§ **Dataset records**:
□ □ □ □
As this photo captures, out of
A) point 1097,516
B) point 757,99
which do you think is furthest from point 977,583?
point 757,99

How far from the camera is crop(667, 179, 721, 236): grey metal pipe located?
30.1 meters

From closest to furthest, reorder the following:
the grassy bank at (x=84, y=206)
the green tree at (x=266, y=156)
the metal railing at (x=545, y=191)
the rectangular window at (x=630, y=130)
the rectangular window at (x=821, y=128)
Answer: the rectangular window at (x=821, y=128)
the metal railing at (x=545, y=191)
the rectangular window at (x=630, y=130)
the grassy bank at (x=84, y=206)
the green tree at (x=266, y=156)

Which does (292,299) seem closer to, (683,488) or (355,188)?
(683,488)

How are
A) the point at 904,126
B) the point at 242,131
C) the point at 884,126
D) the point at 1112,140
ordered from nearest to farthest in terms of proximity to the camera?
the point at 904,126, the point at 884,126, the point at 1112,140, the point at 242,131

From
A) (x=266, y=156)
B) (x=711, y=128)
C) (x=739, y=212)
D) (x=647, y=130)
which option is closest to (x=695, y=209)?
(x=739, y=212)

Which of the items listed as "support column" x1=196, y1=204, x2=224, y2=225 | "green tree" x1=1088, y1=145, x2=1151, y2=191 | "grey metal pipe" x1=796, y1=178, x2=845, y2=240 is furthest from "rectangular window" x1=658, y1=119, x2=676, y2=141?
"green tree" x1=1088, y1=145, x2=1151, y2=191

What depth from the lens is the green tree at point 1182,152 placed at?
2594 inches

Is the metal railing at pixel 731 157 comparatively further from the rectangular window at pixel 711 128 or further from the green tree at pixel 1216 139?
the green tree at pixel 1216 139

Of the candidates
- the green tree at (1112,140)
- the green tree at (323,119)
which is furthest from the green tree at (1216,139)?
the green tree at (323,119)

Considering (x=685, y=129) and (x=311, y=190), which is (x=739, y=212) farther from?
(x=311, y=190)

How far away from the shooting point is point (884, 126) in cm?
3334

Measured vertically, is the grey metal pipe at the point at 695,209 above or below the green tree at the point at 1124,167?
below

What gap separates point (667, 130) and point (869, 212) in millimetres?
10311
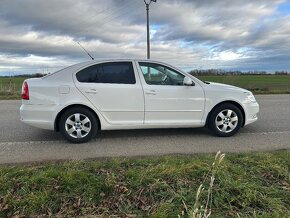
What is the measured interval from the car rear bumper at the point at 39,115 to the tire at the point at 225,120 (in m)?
2.99

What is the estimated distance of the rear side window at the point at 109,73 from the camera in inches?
217

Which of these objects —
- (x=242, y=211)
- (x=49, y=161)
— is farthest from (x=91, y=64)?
(x=242, y=211)

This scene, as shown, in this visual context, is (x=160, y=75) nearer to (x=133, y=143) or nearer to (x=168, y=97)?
(x=168, y=97)

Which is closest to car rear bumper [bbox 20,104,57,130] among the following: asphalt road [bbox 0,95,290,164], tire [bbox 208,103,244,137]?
asphalt road [bbox 0,95,290,164]

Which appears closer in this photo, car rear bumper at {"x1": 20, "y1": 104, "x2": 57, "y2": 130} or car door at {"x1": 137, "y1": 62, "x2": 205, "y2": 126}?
car rear bumper at {"x1": 20, "y1": 104, "x2": 57, "y2": 130}

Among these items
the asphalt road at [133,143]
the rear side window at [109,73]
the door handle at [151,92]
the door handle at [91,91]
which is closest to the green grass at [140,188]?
the asphalt road at [133,143]

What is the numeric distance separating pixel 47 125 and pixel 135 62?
6.48 feet

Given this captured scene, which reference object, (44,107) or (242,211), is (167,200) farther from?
(44,107)

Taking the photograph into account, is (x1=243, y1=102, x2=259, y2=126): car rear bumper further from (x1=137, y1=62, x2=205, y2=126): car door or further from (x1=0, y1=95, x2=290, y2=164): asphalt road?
(x1=137, y1=62, x2=205, y2=126): car door

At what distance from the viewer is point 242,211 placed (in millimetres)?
2953

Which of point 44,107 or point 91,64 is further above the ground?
point 91,64

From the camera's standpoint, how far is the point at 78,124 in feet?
17.8

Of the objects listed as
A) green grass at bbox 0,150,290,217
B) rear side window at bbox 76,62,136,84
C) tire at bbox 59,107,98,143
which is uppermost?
rear side window at bbox 76,62,136,84

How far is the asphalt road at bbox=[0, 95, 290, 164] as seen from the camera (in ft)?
16.0
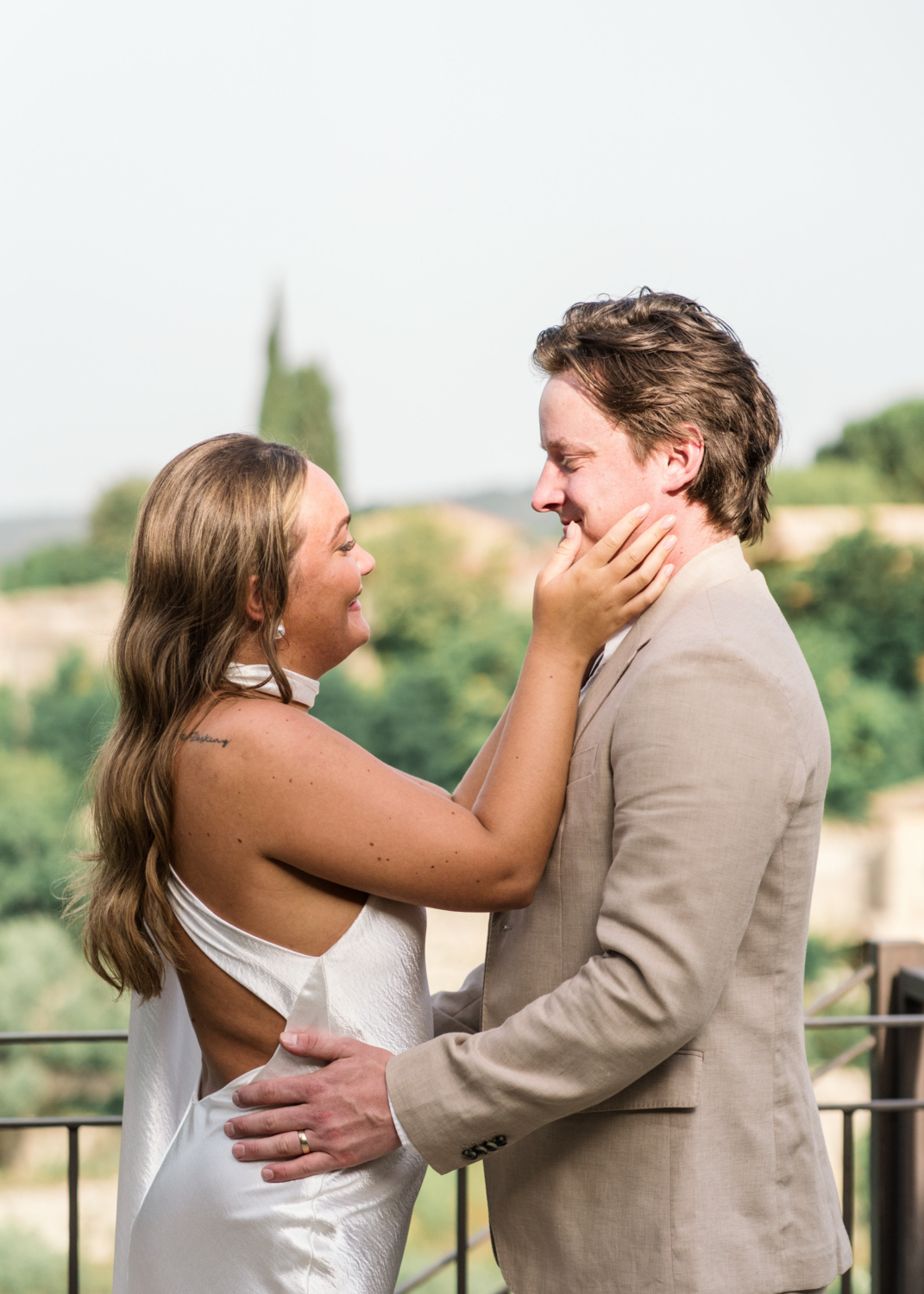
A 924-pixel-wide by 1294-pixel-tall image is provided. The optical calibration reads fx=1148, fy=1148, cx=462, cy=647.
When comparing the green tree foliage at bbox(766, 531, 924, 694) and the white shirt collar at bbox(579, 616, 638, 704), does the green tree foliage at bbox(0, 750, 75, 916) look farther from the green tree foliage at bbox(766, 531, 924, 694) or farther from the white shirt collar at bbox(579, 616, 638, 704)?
the white shirt collar at bbox(579, 616, 638, 704)

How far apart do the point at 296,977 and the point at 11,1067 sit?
40.7 feet

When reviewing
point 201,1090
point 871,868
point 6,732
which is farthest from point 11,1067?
point 201,1090

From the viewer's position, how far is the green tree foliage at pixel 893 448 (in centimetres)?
2027

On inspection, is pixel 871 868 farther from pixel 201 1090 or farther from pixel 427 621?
pixel 201 1090

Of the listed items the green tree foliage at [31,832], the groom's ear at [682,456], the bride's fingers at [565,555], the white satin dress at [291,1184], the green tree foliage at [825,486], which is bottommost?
the green tree foliage at [31,832]

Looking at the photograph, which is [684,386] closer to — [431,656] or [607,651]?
[607,651]

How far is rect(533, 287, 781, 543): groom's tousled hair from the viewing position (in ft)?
4.94

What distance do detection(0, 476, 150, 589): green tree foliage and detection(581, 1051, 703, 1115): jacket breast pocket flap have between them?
1792 cm

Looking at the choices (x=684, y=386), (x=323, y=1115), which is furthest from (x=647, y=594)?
(x=323, y=1115)

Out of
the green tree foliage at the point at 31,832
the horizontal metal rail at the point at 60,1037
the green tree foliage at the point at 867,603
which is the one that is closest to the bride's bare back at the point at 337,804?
the horizontal metal rail at the point at 60,1037

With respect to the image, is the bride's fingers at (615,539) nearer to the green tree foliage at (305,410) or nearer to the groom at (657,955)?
the groom at (657,955)

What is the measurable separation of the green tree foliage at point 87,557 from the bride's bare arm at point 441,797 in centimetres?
1772

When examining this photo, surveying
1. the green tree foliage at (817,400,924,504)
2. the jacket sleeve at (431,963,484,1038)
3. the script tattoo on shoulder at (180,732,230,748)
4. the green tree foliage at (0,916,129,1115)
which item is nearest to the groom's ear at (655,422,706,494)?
the script tattoo on shoulder at (180,732,230,748)

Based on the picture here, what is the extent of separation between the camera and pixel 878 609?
17.0 metres
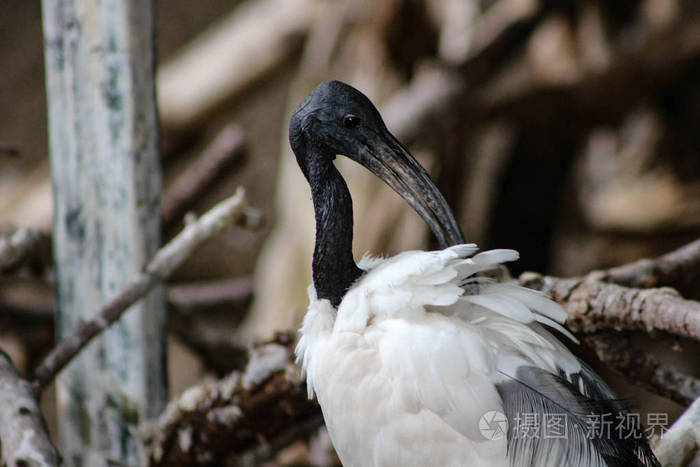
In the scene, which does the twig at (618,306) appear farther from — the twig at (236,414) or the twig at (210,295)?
□ □ □ □
§ **Exercise goal**: Render every line of the rows above as a JSON list of strings, one string per line, with blank lines and the picture placeholders omitted.

§ **Finished task**:
[
  "As this photo captures, out of",
  "A) point 1097,516",
  "B) point 757,99",
  "which do you think is furthest from point 977,583?",
  "point 757,99",
  "How far from the camera is crop(667, 179, 721, 236): grey metal pipe located?",
  "30.1 meters",
  "From closest to furthest, reorder the following:",
  "the grassy bank at (x=84, y=206)",
  "the green tree at (x=266, y=156)",
  "the metal railing at (x=545, y=191)",
  "the rectangular window at (x=630, y=130)",
  "the rectangular window at (x=821, y=128)",
  "Answer: the rectangular window at (x=821, y=128)",
  "the metal railing at (x=545, y=191)",
  "the rectangular window at (x=630, y=130)",
  "the grassy bank at (x=84, y=206)",
  "the green tree at (x=266, y=156)",
  "Which does (292,299) seem closer to, (683,488) or (355,188)?",
  "(683,488)",
  "How are",
  "A) the point at 904,126",
  "B) the point at 242,131",
  "C) the point at 884,126",
  "D) the point at 1112,140",
  "ordered from nearest to farthest in terms of proximity to the camera?",
  "the point at 904,126, the point at 884,126, the point at 1112,140, the point at 242,131",
  "From",
  "A) (x=266, y=156)",
  "B) (x=711, y=128)",
  "C) (x=739, y=212)",
  "D) (x=647, y=130)",
  "which option is closest to (x=695, y=209)?",
  "(x=739, y=212)",
  "Which of the items listed as \"support column\" x1=196, y1=204, x2=224, y2=225 | \"green tree\" x1=1088, y1=145, x2=1151, y2=191 | \"grey metal pipe\" x1=796, y1=178, x2=845, y2=240 is furthest from \"rectangular window\" x1=658, y1=119, x2=676, y2=141?",
  "\"green tree\" x1=1088, y1=145, x2=1151, y2=191",
  "What depth from the lens is the green tree at point 1182,152 placed at?",
  "2594 inches",
  "Is the metal railing at pixel 731 157 comparatively further from the rectangular window at pixel 711 128 or further from the green tree at pixel 1216 139?",
  "the green tree at pixel 1216 139",
  "Of the candidates",
  "- the green tree at (1112,140)",
  "- the green tree at (323,119)",
  "which is furthest from the green tree at (1216,139)?",
  "the green tree at (323,119)",
  "Considering (x=685, y=129) and (x=311, y=190), which is (x=739, y=212) farther from?",
  "(x=311, y=190)",
  "How far away from the shooting point is point (884, 126) in cm?",
  "3334",
  "Measured vertically, is the grey metal pipe at the point at 695,209 above or below the green tree at the point at 1124,167?",
  "below",
  "What gap separates point (667, 130) and point (869, 212) in millimetres?",
  "10311",
  "What is the measured interval from the car rear bumper at the point at 39,115 to the tire at the point at 225,120 (in m)?",
  "2.99",
  "What is the estimated distance of the rear side window at the point at 109,73 from the camera in inches?",
  "217",
  "Which of these objects —",
  "- (x=242, y=211)",
  "- (x=49, y=161)",
  "— is farthest from (x=91, y=64)?",
  "(x=242, y=211)",
  "This scene, as shown, in this visual context, is (x=160, y=75) nearer to (x=133, y=143) or nearer to (x=168, y=97)?",
  "(x=168, y=97)",
  "Which is closest to car rear bumper [bbox 20,104,57,130] among the following: asphalt road [bbox 0,95,290,164], tire [bbox 208,103,244,137]?",
  "asphalt road [bbox 0,95,290,164]",
  "Which appears closer in this photo, car rear bumper at {\"x1\": 20, \"y1\": 104, \"x2\": 57, \"y2\": 130} or car door at {\"x1\": 137, \"y1\": 62, \"x2\": 205, \"y2\": 126}?",
  "car rear bumper at {\"x1\": 20, \"y1\": 104, \"x2\": 57, \"y2\": 130}",
  "Among these items",
  "the asphalt road at [133,143]",
  "the rear side window at [109,73]",
  "the door handle at [151,92]",
  "the door handle at [91,91]",
  "which is closest to the green grass at [140,188]?",
  "the asphalt road at [133,143]",
  "What is the numeric distance separating pixel 47 125 and pixel 135 62?",
  "6.48 feet",
  "Given this captured scene, which reference object, (44,107) or (242,211), is (167,200) farther from?",
  "(44,107)",
  "Taking the photograph into account, is (x1=243, y1=102, x2=259, y2=126): car rear bumper further from (x1=137, y1=62, x2=205, y2=126): car door or further from (x1=0, y1=95, x2=290, y2=164): asphalt road?",
  "(x1=137, y1=62, x2=205, y2=126): car door",
  "At what distance from the viewer is point 242,211 placed (in millimetres)?",
  "2953",
  "Which of point 44,107 or point 91,64 is further above the ground?",
  "point 91,64",
  "From the camera's standpoint, how far is the point at 78,124 in feet?",
  "17.8",
  "Of the objects listed as",
  "A) green grass at bbox 0,150,290,217",
  "B) rear side window at bbox 76,62,136,84",
  "C) tire at bbox 59,107,98,143",
  "which is uppermost?",
  "rear side window at bbox 76,62,136,84",
  "How far is the asphalt road at bbox=[0, 95, 290, 164] as seen from the camera (in ft)?",
  "16.0",
  "A 924-pixel-wide by 1294-pixel-tall image is provided. The optical calibration reads fx=1148, fy=1148, cx=462, cy=647.",
  "When comparing the green tree foliage at bbox(766, 531, 924, 694) and the white shirt collar at bbox(579, 616, 638, 704), does the green tree foliage at bbox(0, 750, 75, 916) look farther from the green tree foliage at bbox(766, 531, 924, 694) or farther from the white shirt collar at bbox(579, 616, 638, 704)?",
  "the white shirt collar at bbox(579, 616, 638, 704)",
  "How far apart do the point at 296,977 and the point at 11,1067 sit?",
  "40.7 feet",
  "When reviewing",
  "point 201,1090",
  "point 871,868",
  "point 6,732",
  "which is farthest from point 11,1067?",
  "point 201,1090",
  "From the viewer's position, how far is the green tree foliage at pixel 893 448 (in centimetres)?",
  "2027",
  "On inspection, is pixel 871 868 farther from pixel 201 1090 or farther from pixel 427 621?",
  "pixel 201 1090",
  "Of the listed items the green tree foliage at [31,832], the groom's ear at [682,456], the bride's fingers at [565,555], the white satin dress at [291,1184], the green tree foliage at [825,486], which is bottommost?",
  "the green tree foliage at [31,832]",
  "Looking at the photograph, which is [684,386] closer to — [431,656] or [607,651]?",
  "[607,651]",
  "How far is rect(533, 287, 781, 543): groom's tousled hair from the viewing position (in ft)?",
  "4.94",
  "What distance do detection(0, 476, 150, 589): green tree foliage and detection(581, 1051, 703, 1115): jacket breast pocket flap have between them?",
  "1792 cm",
  "Looking at the choices (x=684, y=386), (x=323, y=1115), which is furthest from (x=647, y=594)?",
  "(x=323, y=1115)",
  "Out of",
  "the green tree foliage at the point at 31,832",
  "the horizontal metal rail at the point at 60,1037",
  "the green tree foliage at the point at 867,603",
  "which is the one that is closest to the bride's bare back at the point at 337,804?",
  "the horizontal metal rail at the point at 60,1037",
  "With respect to the image, is the bride's fingers at (615,539) nearer to the green tree foliage at (305,410) or nearer to the groom at (657,955)?",
  "the groom at (657,955)",
  "What is the measurable separation of the green tree foliage at point 87,557 from the bride's bare arm at point 441,797 in centimetres?",
  "1772",
  "When examining this photo, surveying",
  "1. the green tree foliage at (817,400,924,504)",
  "2. the jacket sleeve at (431,963,484,1038)",
  "3. the script tattoo on shoulder at (180,732,230,748)",
  "4. the green tree foliage at (0,916,129,1115)",
  "which item is nearest to the groom's ear at (655,422,706,494)?",
  "the script tattoo on shoulder at (180,732,230,748)",
  "Based on the picture here, what is the extent of separation between the camera and pixel 878 609?",
  "17.0 metres",
  "In the scene, which does the twig at (618,306) appear farther from — the twig at (236,414) or the twig at (210,295)?"
]